— Explore the material —
- 1) In the xtensa patch note, rewrite the paragraph starting "Right now, the xtensa stacktrace code" more briefly, keeping its main facts.
- 2) Write the next part of the xtensa patch note, picking up after its final line.

— Passage shown —
══════════

Right now, the xtensa stacktrace code reads the _current_ kernel stack
pointer if nothing is supplied. With debugging facilities like sysrq
this means that the backtrace of the sysrq-handler is printed instead
of a trace of the given task's stack.
When no stack pointer is specified in show_trace() and show_stack(),
use the stack pointer that comes with the handed in task descriptor to
make stack traces more useful.
Signed-off-by: Johannes Weiner <[email protected]>
---
arch/xtensa/kernel/traps.c | 14 ++++++--------
1 file changed, 6 insertions(+), 8 deletions(-)

══════════

— Information shown —
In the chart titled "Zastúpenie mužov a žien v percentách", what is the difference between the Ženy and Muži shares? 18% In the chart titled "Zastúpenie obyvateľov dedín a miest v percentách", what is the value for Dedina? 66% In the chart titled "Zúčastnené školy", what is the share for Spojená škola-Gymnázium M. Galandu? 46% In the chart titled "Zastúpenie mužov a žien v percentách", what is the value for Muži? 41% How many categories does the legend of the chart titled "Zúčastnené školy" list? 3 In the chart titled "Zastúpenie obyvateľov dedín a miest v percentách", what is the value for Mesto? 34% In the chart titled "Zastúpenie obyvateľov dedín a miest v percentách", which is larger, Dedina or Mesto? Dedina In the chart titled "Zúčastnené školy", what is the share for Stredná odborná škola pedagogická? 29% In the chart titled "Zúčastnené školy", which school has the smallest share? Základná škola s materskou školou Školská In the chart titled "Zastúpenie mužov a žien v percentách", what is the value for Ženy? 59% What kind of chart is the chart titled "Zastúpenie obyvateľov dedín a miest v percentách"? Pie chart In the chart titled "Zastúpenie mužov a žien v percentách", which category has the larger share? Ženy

══════════

— Responses per task —
- 1) When no stack pointer is supplied, the xtensa stacktrace code currently reads the current kernel stack pointer. With debugging tools such as sysrq, this prints the sysrq handler's backtrace instead of the given task's stack trace.

- 2)
--- a/arch/xtensa/kernel/traps.c
+++ b/arch/xtensa/kernel/traps.c
@@ -372,11 +372,10 @@ void show_trace(struct task_struct *task
unsigned long a0, a1, pc;
unsigned long sp_start, sp_end;
- a1 = (unsigned long)sp;
-
- if (a1 == 0)
- __asm__ __volatile__ ("mov %0, a1\n" : "=a"(a1));
-
+ if (sp)
+ a1 = (unsigned long)sp;
+ else
+ a1 = task->thread.sp;
sp_start = a1 & ~(THREAD_SIZE-1);
sp_end = sp_start + THREAD_SIZE;
@@ -418,9 +417,8 @@ void show_stack(struct task_struct *task
int i = 0;
unsigned long *stack;
- if (sp == 0)
- __asm__ __volatile__ ("mov %0, a1\n" : "=a"(sp));
-
+ if (!sp)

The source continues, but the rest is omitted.